Acórdão nº 50004013220158210064 Tribunal de Justiça do Estado do Rio Grande do Sul, Sétima Câmara Criminal, 03-02-2022

Data de Julgamento03 Fevereiro 2022
Classe processualApelação
Número do processo50004013220158210064
Tribunal de OrigemTribunal de Justiça do RS
Tipo de documentoAcórdão

PODER JUDICIÁRIO

Documento:20001534831
Poder Judiciário
Tribunal de Justiça do Estado do Rio Grande do Sul

7ª Câmara Criminal

Avenida Borges de Medeiros, 1565 - Porto Alegre/RS - CEP 90110-906

Apelação Criminal Nº 5000401-32.2015.8.21.0064/RS

TIPO DE AÇÃO: Estelionato (art. 171)

RELATOR: Desembargador VOLCIR ANTONIO CASAL

APELANTE: SEGREDO DE JUSTIÇA

APELADO: SEGREDO DE JUSTIÇA

RELATÓRIO

Na Comarca de Santiago, o Ministério Público denunciou Eudócio Pozo Camargo, nascido em 23-02-1960 e Rose Catarina Fiorenza, nascida em 12-12-1961, filha de Derli Fiorenza e Neiva Borges de Oliveira, como incursos nas sanções do artigo 171, caput, na forma do artigo 29, caput, ambos do Código Penal, pela prática do seguinte fato delituoso:

No dia 25 de abril de 2013, na Rua Venâncio Aires, próximo ao banco Banrisul, em Santiago/RS, os denunciados EUDÓCIO POZO CAMARGO e ROSE CATARINA FIORENZA, em comunhão de vontades e conjugação de esforços, obtiveram, para si, vantagem ilícita no valor de R$ 780,00 (setecentos e oitenta reais), em prejuízo da vítima SANDRO DA SILVEIRA, mediante meio fraudulento, consistente na emissão das Cártulas de Cheque nº 000179 e nº 000180, ambos da Conta Corrente nº 35.016964.0-0, do Banco Banrisul (fl. 48 do I.P.), sem suficiente provisão de fundos.

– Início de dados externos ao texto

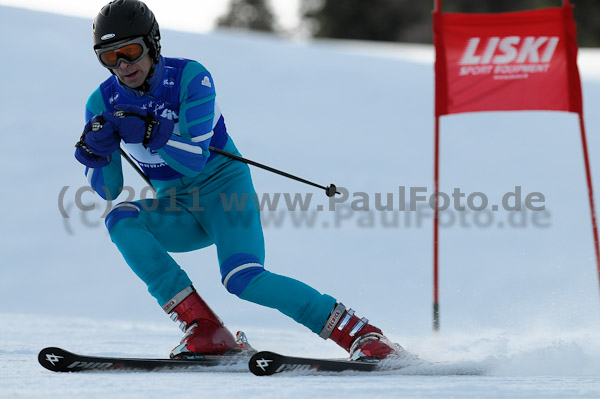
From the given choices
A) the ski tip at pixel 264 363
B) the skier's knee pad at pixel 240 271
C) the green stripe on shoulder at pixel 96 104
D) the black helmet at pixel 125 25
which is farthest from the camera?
the green stripe on shoulder at pixel 96 104

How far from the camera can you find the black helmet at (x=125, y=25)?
3.25 meters

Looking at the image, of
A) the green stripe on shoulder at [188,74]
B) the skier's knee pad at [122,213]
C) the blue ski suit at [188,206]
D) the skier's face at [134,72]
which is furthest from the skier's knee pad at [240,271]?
the skier's face at [134,72]

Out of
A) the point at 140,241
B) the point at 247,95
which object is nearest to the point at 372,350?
the point at 140,241

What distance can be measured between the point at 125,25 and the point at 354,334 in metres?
1.52

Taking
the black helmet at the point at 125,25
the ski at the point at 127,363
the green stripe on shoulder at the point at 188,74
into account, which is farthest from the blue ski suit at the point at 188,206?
the ski at the point at 127,363

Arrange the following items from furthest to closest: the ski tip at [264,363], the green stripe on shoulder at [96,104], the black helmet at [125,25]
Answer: the green stripe on shoulder at [96,104] → the black helmet at [125,25] → the ski tip at [264,363]

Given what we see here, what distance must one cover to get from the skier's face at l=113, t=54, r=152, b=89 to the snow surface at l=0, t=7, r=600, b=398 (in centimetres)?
116

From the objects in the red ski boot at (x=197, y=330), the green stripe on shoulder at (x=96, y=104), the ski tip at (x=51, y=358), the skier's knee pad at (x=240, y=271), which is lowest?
the ski tip at (x=51, y=358)

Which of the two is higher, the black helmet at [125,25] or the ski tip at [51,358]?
the black helmet at [125,25]

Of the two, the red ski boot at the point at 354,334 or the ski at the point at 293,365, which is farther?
the red ski boot at the point at 354,334

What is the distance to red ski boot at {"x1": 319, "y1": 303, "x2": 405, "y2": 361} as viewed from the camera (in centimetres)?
333

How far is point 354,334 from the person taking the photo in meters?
3.38

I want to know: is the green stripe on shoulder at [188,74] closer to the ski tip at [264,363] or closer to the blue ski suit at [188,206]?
the blue ski suit at [188,206]

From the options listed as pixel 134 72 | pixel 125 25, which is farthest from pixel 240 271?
pixel 125 25
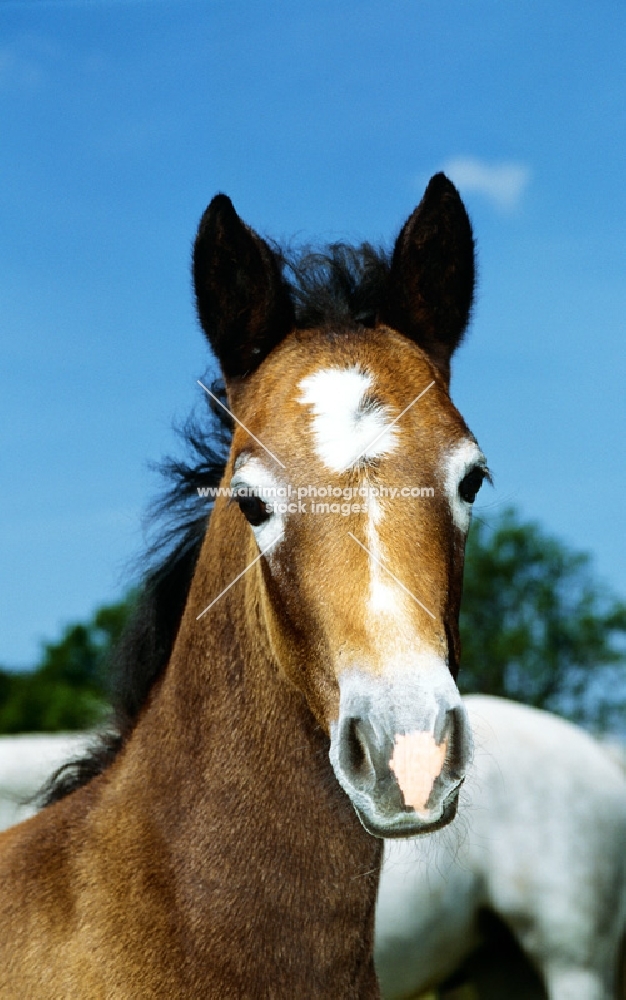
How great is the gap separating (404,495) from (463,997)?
18.1 feet

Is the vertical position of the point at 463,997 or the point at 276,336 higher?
the point at 276,336

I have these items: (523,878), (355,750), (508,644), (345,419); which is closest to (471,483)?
(345,419)

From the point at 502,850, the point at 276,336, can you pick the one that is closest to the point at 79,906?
the point at 276,336

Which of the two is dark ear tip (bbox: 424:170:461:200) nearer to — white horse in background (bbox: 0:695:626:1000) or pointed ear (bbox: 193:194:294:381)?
pointed ear (bbox: 193:194:294:381)

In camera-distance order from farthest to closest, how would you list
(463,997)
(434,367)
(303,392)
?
(463,997), (434,367), (303,392)

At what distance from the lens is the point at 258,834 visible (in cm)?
285

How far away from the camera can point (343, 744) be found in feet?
7.96

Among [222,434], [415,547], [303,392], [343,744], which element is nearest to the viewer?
[343,744]

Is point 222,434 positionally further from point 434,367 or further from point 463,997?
point 463,997

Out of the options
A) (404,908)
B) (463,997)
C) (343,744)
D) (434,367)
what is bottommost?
(463,997)

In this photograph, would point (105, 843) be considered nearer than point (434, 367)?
Yes

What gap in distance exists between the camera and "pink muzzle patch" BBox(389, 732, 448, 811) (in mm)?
2270

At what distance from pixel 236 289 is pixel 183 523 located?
2.81 feet
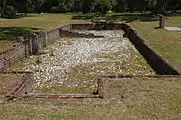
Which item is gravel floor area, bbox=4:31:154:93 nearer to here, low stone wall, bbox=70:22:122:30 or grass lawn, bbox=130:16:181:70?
grass lawn, bbox=130:16:181:70

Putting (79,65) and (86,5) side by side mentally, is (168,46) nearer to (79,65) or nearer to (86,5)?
(79,65)

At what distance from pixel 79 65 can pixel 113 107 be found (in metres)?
7.99

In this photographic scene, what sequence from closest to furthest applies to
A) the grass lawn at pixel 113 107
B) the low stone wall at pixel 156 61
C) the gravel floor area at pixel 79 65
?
the grass lawn at pixel 113 107
the gravel floor area at pixel 79 65
the low stone wall at pixel 156 61

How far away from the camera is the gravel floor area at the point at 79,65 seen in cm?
1266

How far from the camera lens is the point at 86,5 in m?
52.6

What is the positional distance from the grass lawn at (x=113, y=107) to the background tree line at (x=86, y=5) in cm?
3750

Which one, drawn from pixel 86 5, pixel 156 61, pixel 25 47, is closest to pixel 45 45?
pixel 25 47

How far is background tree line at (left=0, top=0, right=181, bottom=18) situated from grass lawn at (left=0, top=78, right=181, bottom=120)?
37.5 meters

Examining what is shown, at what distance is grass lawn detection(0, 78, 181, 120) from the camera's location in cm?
766

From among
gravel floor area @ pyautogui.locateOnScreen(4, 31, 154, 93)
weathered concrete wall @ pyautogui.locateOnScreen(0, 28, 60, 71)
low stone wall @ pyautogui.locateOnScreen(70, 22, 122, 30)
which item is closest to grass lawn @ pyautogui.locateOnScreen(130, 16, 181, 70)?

Naquela ocaisão, o denunciado Eudocio Pozo contratou o conserto do veículo de propriedade de Rose Catarina junto ao estabelecimento comercial "Renocar", dando como forma de pagamento pela mão de obra e pelas peças adquiridas as aludidas cártulas de cheque, as quais foram emitidas com a autorização da denunciada Rose Catarina, titular da conta corrente, e apresentou insuficiência de fundos.

A denúncia foi recebida em 23-11-2015 (3.2 fl.15-16), os acusados foram pessoalmente citados (3.2 fls. 26 e 30) e apresentaram resposta à acusação (3.2 fls. 32-37 e 43-46).

Sobreveio sentença, proferida em 31-05-2019, condenando Eudócio Pozo Camargo e Rose Catarina Fiorenza como incursos nas sanções do artigo 171, caput, na forma do artigo 29, caput, ambos do Código Penal, sendo Rose Catarina à pena privativa de liberdade de um ano de reclusão, a ser cumprida inicialmente em regime aberto, substituída por pena restritiva de direitos, consistente no pagamento de prestação pecuniária no valor de dois salários mínimos nacionais vigentes ao tempo do fato, e a pena de multa de 10 dias-multa, à razão do mínimo legal. Foi deferido o direito de recorrer em liberdade e indeferida a gratuidade judiciária (3.4 fls. 32-45).

Foi declarada extinta a punibilidade do réu Eudócio, diante do óbito (3.5 fl. 31).

Rose, por meio da defesa constituída, interpôs recurso de apelação, alegando, preliminarmente, a prescrição da pretensão punitiva estatal. No mérito, negou a prática delitiva e afirmou que toda a ação foi praticada por Eudócio, pois era ele que tinha o dolo de ludibriar, o que foi referendado pela vítima quando ouvida. Disse que era apenas a titular da conta dos cheques emitidos e que não pode ser responsabilizada penalmente por uma dificuldade financeira. Aduziu que quem negociou foi Eudócio e o proveito da negociação foi o conserto do carro do corréu, não tendo ela auferido qualquer vantagem. Pugnou pelo acolhimento da preliminar e, no mérito, pela absolvição por atipicidade de conduta, bem como o deferimento da gratuidade de justiça (3.5 fls. 37-49).

Apresentadas contrarrazões (3.6 fls. 1-4).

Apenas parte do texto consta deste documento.